[练习目标] 请根据关于 Qwen 3.5 发布的文章回答:Qwen3.5-397B-A17B 支持多少种语言?

--- 提供文本 ---

Qwen 3.5 大模型发布,参数规模达400B,首个开源权重版本Qwen3.5-397B-A17B。支持多模态、多语言,上下文长度达百万token。模型在视觉理解、视频推理等任务上表现优异,并提升了解码效率。GGUF版本支持本地运行,适合程序员和小白学习。Qwen 3.5标志着中国开源模型生态进入产业级成熟阶段,是值得收藏的重要里程碑。


在 Z.ai、MiniMax、[Kimi] 等中国模型实验室陆续刷新旗舰模型之后,Qwen 3.5 也正式跟进。不过与前两者不同,Qwen 3.5 的量级更接近 Kimi —— 400B 级别模型,稀疏率约 4.3%(相比之下,Kimi 更激进,为 3.25%)。

Qwen3.5-397B-A17B:首个开源权重版本

本次发布的核心版本为:

Qwen3.5-397B-A17B

定位为 Qwen3.5 系列中首个 open-weight 模型

关键技术特性

  • 397B 参数规模
  • 稀疏 MoE 架构(仅 17B 激活)
  • Hybrid Linear Attention + Sparse MoE
  • 原生支持 Multimodality
  • 支持 Thinking / Non-Thinking Modes
  • 支持 201 种语言
  • License:Apache-2.0

官方同时说明:

  • Qwen3.5-Plus 为托管 API 版本
  • API 版本支持 1M context
  • 原生模型 context 为 256K

此外,API 版本集成了:

  • 搜索能力
  • Code Interpreter

原生多模态 + 空间智能

本次升级的 headline feature 有两个:

1️⃣ Native Multimodality

2️⃣ Spatial Intelligence

这意味着模型在视觉理解、视频推理、多模态跨模态推断等任务上具备更强的结构性理解能力。

官方博客中展示了不少例子,尤其在空间推理和复杂场景理解上有明显增强。

性能与效率提升

从社区反馈来看:

Context Length

  • 原生:262,144 tokens
  • 可扩展至:1,010,000 tokens

在大上下文处理方面已经进入“百万 token 俱乐部”。

解码吞吐量提升

相较前代 Qwen3-235B-A22B:

3.5x – 7.2x 解码加速

这点非常关键。

在超大模型时代,吞吐效率比纯 benchmark 更重要。 推理成本与响应延迟直接决定商业可行性。

--- 条目列表 ---

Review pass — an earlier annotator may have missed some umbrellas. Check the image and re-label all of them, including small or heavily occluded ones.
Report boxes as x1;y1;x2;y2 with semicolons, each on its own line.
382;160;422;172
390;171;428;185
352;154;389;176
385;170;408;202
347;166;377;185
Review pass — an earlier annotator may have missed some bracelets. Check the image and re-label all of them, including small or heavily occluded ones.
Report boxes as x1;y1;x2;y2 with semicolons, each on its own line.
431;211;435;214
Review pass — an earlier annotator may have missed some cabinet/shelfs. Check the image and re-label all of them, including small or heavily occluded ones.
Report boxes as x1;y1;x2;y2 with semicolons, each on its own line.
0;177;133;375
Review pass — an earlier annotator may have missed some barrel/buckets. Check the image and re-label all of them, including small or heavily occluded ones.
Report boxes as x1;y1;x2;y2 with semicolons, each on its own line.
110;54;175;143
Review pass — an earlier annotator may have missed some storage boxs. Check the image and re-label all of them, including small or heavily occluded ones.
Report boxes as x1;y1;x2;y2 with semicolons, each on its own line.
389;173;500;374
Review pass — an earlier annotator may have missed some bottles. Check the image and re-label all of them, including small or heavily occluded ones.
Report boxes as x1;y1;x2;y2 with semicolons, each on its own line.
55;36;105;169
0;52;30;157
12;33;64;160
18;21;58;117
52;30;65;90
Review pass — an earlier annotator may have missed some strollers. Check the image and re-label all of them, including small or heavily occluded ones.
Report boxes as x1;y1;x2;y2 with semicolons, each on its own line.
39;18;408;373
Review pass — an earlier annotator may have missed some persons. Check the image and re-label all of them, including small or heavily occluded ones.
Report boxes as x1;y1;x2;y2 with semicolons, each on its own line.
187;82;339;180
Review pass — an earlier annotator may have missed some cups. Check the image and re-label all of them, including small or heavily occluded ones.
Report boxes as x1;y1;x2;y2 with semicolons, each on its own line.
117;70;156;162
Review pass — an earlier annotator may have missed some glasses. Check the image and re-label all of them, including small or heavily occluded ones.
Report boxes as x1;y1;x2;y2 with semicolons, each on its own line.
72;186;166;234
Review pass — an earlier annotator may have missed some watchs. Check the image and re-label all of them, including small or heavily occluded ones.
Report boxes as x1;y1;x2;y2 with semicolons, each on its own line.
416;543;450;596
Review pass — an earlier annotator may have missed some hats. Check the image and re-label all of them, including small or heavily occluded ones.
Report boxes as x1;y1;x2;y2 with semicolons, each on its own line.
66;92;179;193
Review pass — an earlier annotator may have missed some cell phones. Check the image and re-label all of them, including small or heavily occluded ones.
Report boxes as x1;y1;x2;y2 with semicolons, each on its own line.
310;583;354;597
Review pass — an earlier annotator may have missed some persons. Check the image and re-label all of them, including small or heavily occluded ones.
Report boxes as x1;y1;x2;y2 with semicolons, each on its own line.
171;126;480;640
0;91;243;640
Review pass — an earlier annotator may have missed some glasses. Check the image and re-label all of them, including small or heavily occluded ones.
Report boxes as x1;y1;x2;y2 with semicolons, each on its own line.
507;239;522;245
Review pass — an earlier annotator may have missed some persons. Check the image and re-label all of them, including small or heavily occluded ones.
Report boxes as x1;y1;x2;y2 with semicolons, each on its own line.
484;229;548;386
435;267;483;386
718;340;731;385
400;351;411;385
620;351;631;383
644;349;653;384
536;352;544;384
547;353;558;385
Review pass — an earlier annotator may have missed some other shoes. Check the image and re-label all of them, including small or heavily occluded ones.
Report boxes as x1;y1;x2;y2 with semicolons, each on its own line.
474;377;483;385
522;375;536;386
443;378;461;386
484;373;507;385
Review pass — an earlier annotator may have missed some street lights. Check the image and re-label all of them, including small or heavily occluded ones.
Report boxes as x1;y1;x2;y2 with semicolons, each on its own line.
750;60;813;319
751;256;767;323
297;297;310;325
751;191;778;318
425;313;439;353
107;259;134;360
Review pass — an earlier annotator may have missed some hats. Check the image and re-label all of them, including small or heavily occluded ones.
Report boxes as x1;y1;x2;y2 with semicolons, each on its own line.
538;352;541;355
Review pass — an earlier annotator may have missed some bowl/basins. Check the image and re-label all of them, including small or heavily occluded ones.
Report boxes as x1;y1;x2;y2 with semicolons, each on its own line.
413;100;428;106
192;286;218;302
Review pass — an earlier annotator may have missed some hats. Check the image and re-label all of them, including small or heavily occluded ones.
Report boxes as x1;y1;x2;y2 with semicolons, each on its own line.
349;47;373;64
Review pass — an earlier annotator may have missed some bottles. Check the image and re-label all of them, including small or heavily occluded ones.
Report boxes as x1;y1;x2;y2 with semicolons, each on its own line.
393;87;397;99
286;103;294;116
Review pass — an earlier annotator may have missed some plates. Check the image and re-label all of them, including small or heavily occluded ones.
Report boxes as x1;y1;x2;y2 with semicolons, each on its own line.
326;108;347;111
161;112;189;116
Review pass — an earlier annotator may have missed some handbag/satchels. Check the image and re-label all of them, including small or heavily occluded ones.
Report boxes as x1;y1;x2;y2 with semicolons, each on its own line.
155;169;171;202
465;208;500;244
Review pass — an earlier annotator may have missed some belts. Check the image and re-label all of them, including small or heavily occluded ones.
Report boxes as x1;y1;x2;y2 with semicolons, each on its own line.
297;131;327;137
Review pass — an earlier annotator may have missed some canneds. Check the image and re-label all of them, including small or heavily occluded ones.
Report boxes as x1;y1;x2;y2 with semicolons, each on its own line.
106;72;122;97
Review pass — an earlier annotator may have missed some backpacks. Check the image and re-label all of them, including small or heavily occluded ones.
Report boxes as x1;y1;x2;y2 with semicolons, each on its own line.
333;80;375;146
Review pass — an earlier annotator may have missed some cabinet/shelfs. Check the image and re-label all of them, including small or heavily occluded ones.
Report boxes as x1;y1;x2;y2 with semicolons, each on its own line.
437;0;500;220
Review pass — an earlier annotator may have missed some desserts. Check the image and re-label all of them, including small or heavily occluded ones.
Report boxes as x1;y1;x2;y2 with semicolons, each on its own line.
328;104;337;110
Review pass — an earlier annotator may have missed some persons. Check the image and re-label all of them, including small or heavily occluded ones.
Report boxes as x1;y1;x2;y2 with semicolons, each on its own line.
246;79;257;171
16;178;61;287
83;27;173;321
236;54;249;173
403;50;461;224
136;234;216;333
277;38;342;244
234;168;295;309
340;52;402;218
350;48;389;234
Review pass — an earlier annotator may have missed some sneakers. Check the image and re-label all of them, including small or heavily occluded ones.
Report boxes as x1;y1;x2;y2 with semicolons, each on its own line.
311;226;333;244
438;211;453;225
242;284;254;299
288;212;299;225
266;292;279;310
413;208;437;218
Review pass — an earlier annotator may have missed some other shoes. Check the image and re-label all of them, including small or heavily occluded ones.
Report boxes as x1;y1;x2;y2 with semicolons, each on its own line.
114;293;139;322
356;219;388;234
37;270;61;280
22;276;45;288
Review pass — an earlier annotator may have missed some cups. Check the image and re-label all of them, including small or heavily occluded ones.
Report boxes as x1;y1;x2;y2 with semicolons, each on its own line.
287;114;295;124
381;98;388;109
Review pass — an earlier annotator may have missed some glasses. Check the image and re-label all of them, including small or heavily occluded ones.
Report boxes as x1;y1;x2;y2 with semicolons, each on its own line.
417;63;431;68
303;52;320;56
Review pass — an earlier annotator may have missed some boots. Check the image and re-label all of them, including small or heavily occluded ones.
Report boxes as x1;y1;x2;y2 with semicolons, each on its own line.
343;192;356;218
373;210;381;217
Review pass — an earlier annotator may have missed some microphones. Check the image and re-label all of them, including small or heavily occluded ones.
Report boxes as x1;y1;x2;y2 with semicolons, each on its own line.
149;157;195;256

---

[书面答案] 支持 201 种语言。